A Grand Tour Of Harlem

A Grand Tour Of Harlem, photo: Andrew LernerWhen traveling to New York City, the obvious hot spots are Times Square, Grand Central, the Empire State Building, etc.  With so much to see and do, it’s hard to see the whole city in one trip.  That being said, there is one neighborhood that most people don’t make time for, but should.  That neighborhood is Harlem.  Luckily, a tour group called Free Tours by Foot offers a fabulous tour of the neighborhood.  Home to a number of historically famous landmarks, Harlem has gone through several phases of gentrification and depression, as well.  Originally a farming territory until the late 1800’s, Harlem was a separate colony from Manhattan, connected by Broadway.  If you have ever actually explored the neighborhood, you know how hilly it is.  Those hills were once cliffs that now serve as sidewalks, roads, and parks.  


What really made upper Manhattan more accessible was the construction of railroads – namely the Metro North Railroad originating from Grand Central Concourse (now Grand Central Terminal).  The first immigrants to begin settling uptown were the Germans and Jews in Yorkville, as well as Italians, all alongside the famous Harry Houdini who lived on 113th street and 7th avenue.  This migration uptown lead to what we know as the Harlem Renaissance.  


You might be wondering how Harlem went from farming rural land to the urban metropolis it is today.  Well, did you know that Manhattan was the second largest slave town in the world at one point?  Only Charleston, South Carolina saw more slaves than NYC.  They cut down all the trees on Broadway, and built sewers.  1827, though, finally saw the end of slavery in Manhattan.

 
This tour also highlighted some points of interest like famous churches, and the old Harlem Renaissance Ballroom.  Two streets in particular stood out in the neighborhood as being exceptionally beautiful.  Lined with trees and gorgeous brownstones, 138th and 139th streets are nicknamed “Striver’s Row,” as the residents there strive to maintain the beauty.  We also saw, from a distance, the Harlem YMCA, which was the front porch of the Harlem Renaissance.  At that time, the facility had SRO’s, or single room occupancies, one of which actually housed Malcolm X for about 4 months.  


After riots ravaged the neighborhood from 1964-1968, the building owners had to come up with ways to get tenants back uptown.  As a result, leases were sold for $1 and investors would have the buildings to do with what they pleased.   The city saw this as an opportunity to make some cash, and by 1993, the city of New York owned 60% of the buildings in Harlem.  

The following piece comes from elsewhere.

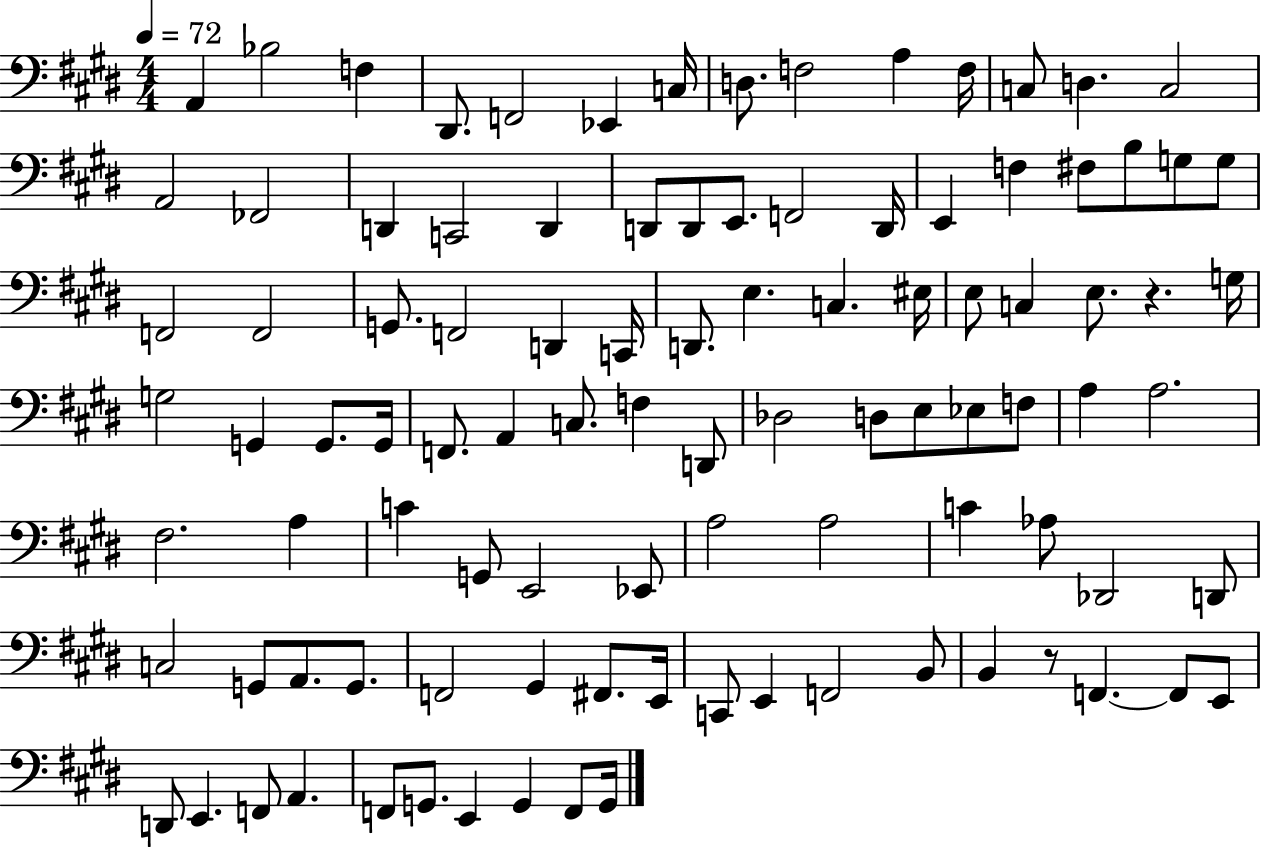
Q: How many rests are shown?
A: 2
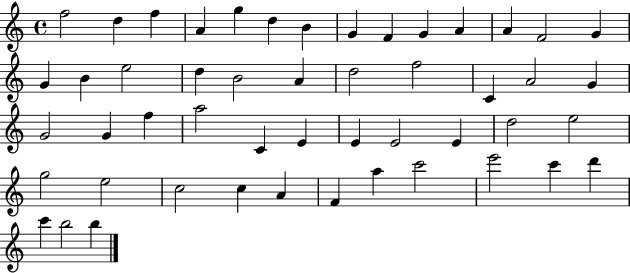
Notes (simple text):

F5/h D5/q F5/q A4/q G5/q D5/q B4/q G4/q F4/q G4/q A4/q A4/q F4/h G4/q G4/q B4/q E5/h D5/q B4/h A4/q D5/h F5/h C4/q A4/h G4/q G4/h G4/q F5/q A5/h C4/q E4/q E4/q E4/h E4/q D5/h E5/h G5/h E5/h C5/h C5/q A4/q F4/q A5/q C6/h E6/h C6/q D6/q C6/q B5/h B5/q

Luckily, the neighborhood that we know and love today continues to gentrify and thrive.  Harlem is a culturally rich neighborhood home to a diverse multitude of people.  Sometimes it feels more suburban; with block parties in the 140’s every weekend over the summer, and sometimes it feels super urban with street vendors lining busy streets.  Whatever you fancy, Harlem is a perfect neighborhood to explore on your next trip to New York City, especially with Free Tours by Foot.